Hab’ kein’ Zorn g’habt, nur ’s Herz hat ’s mir völlig zerdruckt. „Bub,“ sag’ ich stad. „Dass d’ mir das antust, hättest nicht sagen können, Vater, ich hab’ Schulden, gib mir mein’ Mutterteil gleich.“ Er steht und rührt sich nicht. Ich wart’ wart’ umsonst.

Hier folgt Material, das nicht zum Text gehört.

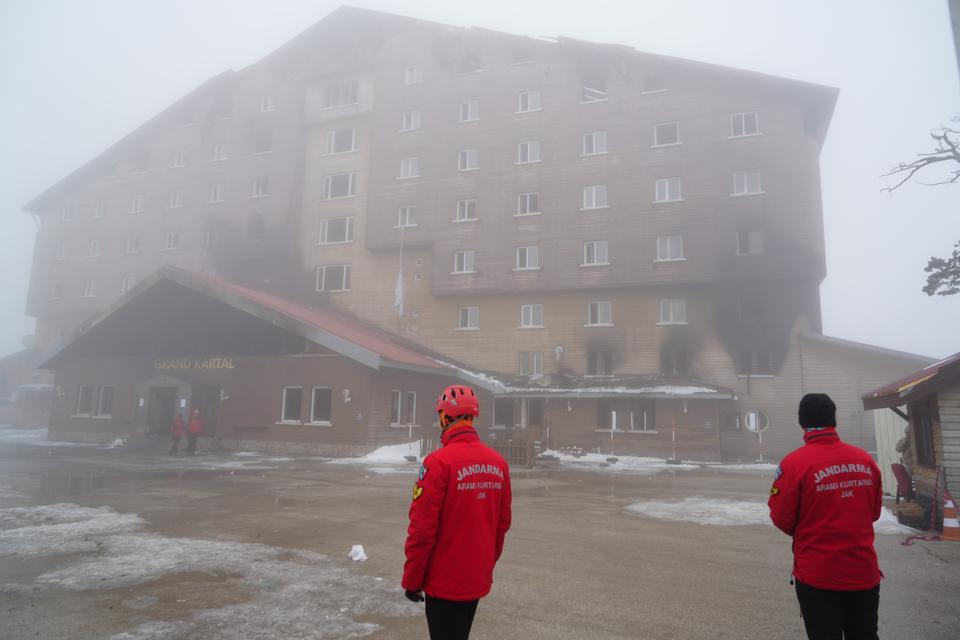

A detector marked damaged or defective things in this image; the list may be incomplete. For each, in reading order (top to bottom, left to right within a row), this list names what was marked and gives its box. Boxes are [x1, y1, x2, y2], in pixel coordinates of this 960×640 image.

fire-damaged hotel [16, 8, 928, 460]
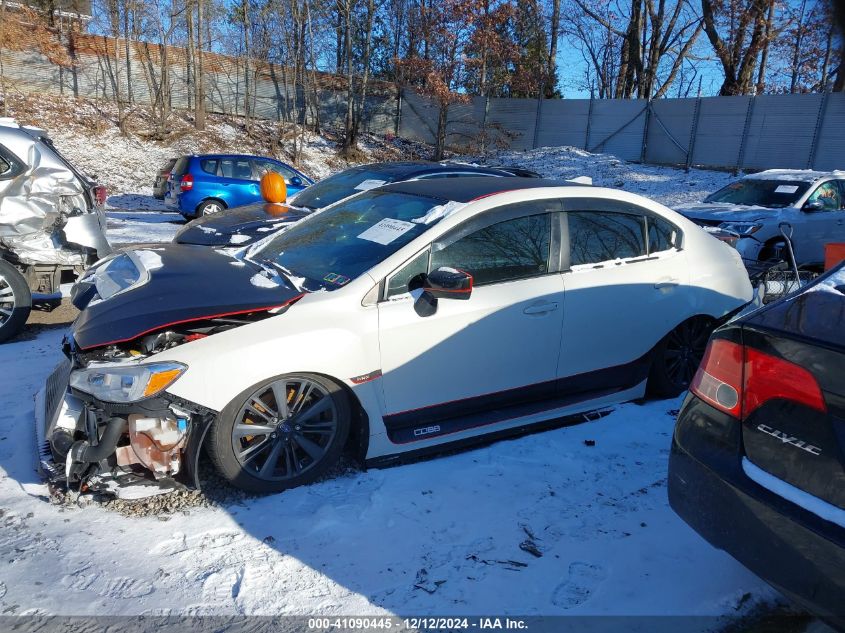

So such’ ich’s Geld zusammen, das Seine und noch etwas dazu, druck’s ihm in d’ Hand und sag’: „Geh’, geh’ du, mein Bub ist mir in der heutigen Nacht verstorben, ich hab’
kein Kind mehr.“

Da schreit er auf: „Vater, hast nit mehr Vertrauen zu mir, ich hab’ dir nichts stehlen
wollen!“ „Wer denn,“ sag’ ich. „Das, Vater, das darf ich nicht sagen, kann’s nicht“ – „Lurnp,“ sag’ ich d’rauf, spuck aus und geh’. Am nächsten Tag war er fort.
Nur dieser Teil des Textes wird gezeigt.